Overview
ETL Data Engineer
Skill to Evaluate: ETL, Etl Developer, GCP, Big Data, Bigquery, Kafka, Hive, Data Modeling, Python, Pyspark, SQL
Experience: 5 to 6 Years
Location: Lower Parel, Mumbai (3 Days WFO)
BGV: Education, Address, Employment, Criminal
About the Role
We are looking for a passionate and experienced Data Engineer to join our team and
help build scalable, reliable, and efficient data pipelines on cloud platforms like
Primarily on Google Cloud Platform (GCP) and secondary on Amazon Web
Services (AWS). You will work with cutting-edge technologies to process structured
and unstructured data, enabling data-driven decision-making across the
organization.
Key Responsibilities
Design, develop, and maintain robust data pipelines and ETL/ELT workflows
using PySpark, Python, and SQL.
Build and manage data ingestion and transformation processes from various
sources including Hive, Kafka, and cloud-native services.
Orchestrate workflows using Apache Airflow and ensure timely and reliable
data delivery.
Work with large-scale big data systems to process structured and
unstructured datasets.
Implement data quality checks, monitoring, and alerting mechanisms.
Collaborate with cross-functional teams including data scientists, analysts,
and product managers to understand data requirements.
Optimize data processing for performance, scalability, and cost-efficiency.
Ensure compliance with data governance, security, and privacy standards.
Required Skills & Qualifications
5+ years of experience in data engineering or related roles.

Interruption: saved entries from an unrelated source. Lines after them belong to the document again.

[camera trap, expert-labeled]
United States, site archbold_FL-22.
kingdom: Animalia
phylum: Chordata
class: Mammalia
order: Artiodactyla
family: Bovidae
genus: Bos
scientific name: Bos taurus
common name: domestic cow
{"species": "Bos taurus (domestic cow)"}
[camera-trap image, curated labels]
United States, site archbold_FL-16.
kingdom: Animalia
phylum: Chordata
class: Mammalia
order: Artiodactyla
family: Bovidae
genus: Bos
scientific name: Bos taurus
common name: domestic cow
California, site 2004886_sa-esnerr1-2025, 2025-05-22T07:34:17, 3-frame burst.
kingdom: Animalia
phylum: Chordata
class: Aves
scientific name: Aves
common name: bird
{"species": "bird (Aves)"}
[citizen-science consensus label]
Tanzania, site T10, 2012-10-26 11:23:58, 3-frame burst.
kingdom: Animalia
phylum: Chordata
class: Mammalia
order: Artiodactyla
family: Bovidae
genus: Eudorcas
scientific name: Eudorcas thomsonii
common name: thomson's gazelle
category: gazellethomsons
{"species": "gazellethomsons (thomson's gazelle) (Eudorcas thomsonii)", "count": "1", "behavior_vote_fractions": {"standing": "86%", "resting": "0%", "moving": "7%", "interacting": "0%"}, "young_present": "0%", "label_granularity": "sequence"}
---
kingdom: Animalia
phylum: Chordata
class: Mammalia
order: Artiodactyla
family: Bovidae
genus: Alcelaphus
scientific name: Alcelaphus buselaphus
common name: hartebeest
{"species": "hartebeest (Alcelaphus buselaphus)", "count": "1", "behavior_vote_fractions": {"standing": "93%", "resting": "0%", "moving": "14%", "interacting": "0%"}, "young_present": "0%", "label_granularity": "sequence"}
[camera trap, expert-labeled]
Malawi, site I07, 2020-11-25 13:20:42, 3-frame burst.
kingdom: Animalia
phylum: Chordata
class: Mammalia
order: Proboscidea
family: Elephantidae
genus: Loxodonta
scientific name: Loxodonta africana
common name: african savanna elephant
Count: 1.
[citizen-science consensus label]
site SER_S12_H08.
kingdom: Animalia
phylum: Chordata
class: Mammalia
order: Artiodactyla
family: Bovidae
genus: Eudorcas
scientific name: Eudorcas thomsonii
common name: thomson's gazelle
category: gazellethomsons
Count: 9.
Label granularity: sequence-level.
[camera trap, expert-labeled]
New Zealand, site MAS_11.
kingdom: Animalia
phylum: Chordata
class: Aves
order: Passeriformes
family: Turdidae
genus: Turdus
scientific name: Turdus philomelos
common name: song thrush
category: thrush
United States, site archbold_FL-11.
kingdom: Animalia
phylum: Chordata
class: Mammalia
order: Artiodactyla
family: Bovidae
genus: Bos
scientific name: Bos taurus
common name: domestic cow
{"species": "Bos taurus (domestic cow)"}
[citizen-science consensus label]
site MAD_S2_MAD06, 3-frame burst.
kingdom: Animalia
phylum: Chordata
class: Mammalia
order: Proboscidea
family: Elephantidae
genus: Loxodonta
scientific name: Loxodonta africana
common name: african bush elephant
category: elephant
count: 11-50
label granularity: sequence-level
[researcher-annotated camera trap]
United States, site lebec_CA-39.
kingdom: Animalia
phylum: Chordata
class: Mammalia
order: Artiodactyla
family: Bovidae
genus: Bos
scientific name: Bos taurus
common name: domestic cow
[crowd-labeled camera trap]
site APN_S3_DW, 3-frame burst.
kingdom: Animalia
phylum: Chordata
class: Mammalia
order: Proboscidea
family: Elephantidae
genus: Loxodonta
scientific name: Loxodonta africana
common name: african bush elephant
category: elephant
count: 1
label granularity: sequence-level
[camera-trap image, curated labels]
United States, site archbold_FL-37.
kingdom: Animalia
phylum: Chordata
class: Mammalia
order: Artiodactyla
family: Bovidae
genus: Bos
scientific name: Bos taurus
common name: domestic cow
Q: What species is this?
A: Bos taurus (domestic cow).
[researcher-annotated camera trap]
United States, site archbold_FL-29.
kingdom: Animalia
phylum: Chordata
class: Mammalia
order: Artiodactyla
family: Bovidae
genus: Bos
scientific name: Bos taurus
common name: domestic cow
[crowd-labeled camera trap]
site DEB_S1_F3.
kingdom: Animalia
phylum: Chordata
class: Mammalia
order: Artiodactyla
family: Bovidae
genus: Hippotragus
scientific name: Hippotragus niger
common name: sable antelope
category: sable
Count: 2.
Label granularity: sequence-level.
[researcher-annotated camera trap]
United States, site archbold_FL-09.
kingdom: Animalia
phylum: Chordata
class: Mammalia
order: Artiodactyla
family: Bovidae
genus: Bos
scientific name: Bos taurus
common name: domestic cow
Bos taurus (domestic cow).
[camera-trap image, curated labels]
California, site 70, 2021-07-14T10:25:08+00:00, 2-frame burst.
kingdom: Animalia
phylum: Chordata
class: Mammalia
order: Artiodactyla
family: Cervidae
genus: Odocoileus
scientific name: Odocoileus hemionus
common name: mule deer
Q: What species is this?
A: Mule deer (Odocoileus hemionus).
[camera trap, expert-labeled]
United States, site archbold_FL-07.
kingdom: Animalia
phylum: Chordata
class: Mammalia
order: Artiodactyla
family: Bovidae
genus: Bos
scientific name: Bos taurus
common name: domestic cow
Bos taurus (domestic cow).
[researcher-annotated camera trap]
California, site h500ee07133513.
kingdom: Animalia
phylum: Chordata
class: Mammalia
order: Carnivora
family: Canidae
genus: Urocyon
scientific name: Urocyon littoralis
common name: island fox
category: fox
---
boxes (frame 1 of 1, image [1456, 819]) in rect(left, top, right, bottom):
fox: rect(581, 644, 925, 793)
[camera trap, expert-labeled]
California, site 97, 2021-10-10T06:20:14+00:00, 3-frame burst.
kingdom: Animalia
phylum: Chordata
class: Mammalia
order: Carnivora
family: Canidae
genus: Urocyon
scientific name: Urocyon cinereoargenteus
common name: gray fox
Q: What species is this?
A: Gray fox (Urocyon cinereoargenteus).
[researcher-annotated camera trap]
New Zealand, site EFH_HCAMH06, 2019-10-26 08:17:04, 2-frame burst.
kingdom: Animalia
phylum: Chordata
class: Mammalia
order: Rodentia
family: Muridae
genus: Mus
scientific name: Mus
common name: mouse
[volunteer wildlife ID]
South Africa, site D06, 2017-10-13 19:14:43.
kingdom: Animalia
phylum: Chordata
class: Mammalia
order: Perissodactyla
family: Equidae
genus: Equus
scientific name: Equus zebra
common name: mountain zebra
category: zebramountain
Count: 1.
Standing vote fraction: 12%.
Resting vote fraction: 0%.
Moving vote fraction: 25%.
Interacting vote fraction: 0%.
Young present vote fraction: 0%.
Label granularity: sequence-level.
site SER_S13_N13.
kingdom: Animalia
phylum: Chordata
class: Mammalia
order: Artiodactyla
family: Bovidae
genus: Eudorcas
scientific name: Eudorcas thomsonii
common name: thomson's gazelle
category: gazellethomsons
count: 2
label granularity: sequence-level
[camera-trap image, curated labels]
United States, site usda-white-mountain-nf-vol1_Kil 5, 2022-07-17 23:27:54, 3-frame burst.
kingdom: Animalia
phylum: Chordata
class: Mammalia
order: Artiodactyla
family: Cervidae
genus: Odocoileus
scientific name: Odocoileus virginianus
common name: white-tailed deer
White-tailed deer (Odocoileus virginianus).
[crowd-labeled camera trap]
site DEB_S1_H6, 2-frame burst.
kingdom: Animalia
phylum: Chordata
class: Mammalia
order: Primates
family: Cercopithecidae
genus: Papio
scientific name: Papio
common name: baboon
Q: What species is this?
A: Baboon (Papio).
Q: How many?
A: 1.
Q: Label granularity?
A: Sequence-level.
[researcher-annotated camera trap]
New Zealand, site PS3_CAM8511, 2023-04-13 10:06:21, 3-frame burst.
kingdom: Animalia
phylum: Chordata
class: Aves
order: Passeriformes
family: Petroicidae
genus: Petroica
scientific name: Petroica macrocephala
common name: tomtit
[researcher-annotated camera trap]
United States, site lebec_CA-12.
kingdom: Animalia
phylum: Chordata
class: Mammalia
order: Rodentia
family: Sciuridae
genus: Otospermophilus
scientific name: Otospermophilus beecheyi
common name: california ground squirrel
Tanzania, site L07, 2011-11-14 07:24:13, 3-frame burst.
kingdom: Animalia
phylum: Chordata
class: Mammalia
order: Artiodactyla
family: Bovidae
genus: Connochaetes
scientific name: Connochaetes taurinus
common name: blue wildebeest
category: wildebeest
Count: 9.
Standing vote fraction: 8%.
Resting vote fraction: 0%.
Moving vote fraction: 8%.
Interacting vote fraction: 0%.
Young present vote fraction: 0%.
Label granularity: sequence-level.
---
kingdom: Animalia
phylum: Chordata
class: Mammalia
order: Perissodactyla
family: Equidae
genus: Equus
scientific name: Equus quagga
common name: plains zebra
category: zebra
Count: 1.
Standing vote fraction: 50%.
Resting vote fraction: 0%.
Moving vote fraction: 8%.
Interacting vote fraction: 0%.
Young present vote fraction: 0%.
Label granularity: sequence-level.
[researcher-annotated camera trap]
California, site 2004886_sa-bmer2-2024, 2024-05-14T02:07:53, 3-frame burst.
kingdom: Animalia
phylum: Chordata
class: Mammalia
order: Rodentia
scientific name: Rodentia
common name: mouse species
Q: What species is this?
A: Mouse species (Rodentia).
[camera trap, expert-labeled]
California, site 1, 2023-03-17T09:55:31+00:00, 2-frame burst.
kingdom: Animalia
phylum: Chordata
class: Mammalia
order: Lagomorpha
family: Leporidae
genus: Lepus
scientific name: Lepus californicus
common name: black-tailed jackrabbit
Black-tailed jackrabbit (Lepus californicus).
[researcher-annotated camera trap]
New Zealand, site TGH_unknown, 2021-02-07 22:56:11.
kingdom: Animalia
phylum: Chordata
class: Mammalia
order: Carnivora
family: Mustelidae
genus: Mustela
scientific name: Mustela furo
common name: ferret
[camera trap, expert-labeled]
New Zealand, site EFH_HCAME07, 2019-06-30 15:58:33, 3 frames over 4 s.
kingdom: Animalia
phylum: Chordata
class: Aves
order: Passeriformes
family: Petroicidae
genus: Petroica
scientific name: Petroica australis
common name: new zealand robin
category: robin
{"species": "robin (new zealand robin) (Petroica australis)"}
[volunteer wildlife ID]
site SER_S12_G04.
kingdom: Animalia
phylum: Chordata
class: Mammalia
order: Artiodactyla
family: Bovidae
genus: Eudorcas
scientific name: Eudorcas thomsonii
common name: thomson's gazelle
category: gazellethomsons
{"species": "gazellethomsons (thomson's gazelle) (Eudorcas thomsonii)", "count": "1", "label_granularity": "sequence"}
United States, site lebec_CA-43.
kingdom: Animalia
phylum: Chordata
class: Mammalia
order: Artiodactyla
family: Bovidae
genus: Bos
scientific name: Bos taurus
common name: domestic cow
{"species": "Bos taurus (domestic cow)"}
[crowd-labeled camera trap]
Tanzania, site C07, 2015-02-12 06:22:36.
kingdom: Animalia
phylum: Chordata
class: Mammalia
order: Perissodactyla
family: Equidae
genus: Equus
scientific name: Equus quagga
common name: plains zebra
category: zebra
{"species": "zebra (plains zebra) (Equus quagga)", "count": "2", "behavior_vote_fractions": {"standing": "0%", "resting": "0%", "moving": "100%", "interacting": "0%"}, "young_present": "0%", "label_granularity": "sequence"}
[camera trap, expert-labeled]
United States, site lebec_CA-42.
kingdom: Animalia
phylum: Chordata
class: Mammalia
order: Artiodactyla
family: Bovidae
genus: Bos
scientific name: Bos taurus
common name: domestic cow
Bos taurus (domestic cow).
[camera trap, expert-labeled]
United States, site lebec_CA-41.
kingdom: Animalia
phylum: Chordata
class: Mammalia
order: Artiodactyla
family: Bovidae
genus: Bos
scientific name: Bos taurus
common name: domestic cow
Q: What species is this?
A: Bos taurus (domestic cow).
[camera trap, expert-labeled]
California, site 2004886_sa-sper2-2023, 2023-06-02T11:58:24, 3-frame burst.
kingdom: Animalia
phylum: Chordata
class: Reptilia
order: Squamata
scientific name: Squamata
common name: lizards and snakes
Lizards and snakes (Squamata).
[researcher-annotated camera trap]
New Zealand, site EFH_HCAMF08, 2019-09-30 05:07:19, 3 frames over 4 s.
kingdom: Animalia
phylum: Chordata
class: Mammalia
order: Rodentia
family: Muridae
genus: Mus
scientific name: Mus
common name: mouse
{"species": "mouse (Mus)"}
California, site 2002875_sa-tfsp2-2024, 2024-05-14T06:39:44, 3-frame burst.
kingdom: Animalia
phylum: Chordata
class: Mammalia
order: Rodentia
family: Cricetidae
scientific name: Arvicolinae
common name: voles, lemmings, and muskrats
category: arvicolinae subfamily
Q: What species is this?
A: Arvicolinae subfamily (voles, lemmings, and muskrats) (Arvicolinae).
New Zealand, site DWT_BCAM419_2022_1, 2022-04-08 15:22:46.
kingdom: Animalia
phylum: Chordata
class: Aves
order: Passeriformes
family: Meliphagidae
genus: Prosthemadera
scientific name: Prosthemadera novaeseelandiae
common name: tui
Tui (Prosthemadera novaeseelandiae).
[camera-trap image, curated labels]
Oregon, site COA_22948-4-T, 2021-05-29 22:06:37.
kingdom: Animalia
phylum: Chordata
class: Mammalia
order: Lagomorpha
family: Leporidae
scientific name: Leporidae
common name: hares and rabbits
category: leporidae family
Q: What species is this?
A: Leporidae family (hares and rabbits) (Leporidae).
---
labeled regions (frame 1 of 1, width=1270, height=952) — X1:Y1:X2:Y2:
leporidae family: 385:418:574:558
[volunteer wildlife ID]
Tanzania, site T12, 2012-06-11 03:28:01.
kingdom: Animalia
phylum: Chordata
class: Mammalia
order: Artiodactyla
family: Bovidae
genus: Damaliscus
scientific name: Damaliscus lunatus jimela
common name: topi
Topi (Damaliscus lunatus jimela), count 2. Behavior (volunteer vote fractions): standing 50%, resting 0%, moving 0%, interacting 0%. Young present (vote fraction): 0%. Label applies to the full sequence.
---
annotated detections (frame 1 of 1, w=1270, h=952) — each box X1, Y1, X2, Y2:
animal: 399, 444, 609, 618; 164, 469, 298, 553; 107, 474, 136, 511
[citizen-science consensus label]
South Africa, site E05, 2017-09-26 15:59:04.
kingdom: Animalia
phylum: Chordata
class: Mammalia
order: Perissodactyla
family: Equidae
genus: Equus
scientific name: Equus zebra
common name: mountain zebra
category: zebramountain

Strong programming skills in Python and PySpark.
Proficiency in SQL and experience with Hive.
Hands-on experience with Apache Airflow for workflow orchestration.
Experience with Kafka for real-time data streaming.
Solid understanding of big data ecosystems and distributed computing.
Experience with GCP (BigQuery, Dataflow, Dataproc
Ability to work with both structured (e.g., relational databases)
and unstructured (e.g., logs, images, documents) data.
Familiarity with CI/CD tools and version control systems (e.g., Git).
Knowledge of containerization (Docker) and orchestration (Kubernetes).
Exposure to data cataloging and governance tools (e.g., AWS Lake
Formation, Google Data Catalog).
Understanding of data modeling and architecture principles.
Soft Skills
Strong analytical and problem-solving abilities.
Excellent communication and collaboration skills.
Ability to work in Agile/Scrum environments.
Ownership mindset and attention to detail.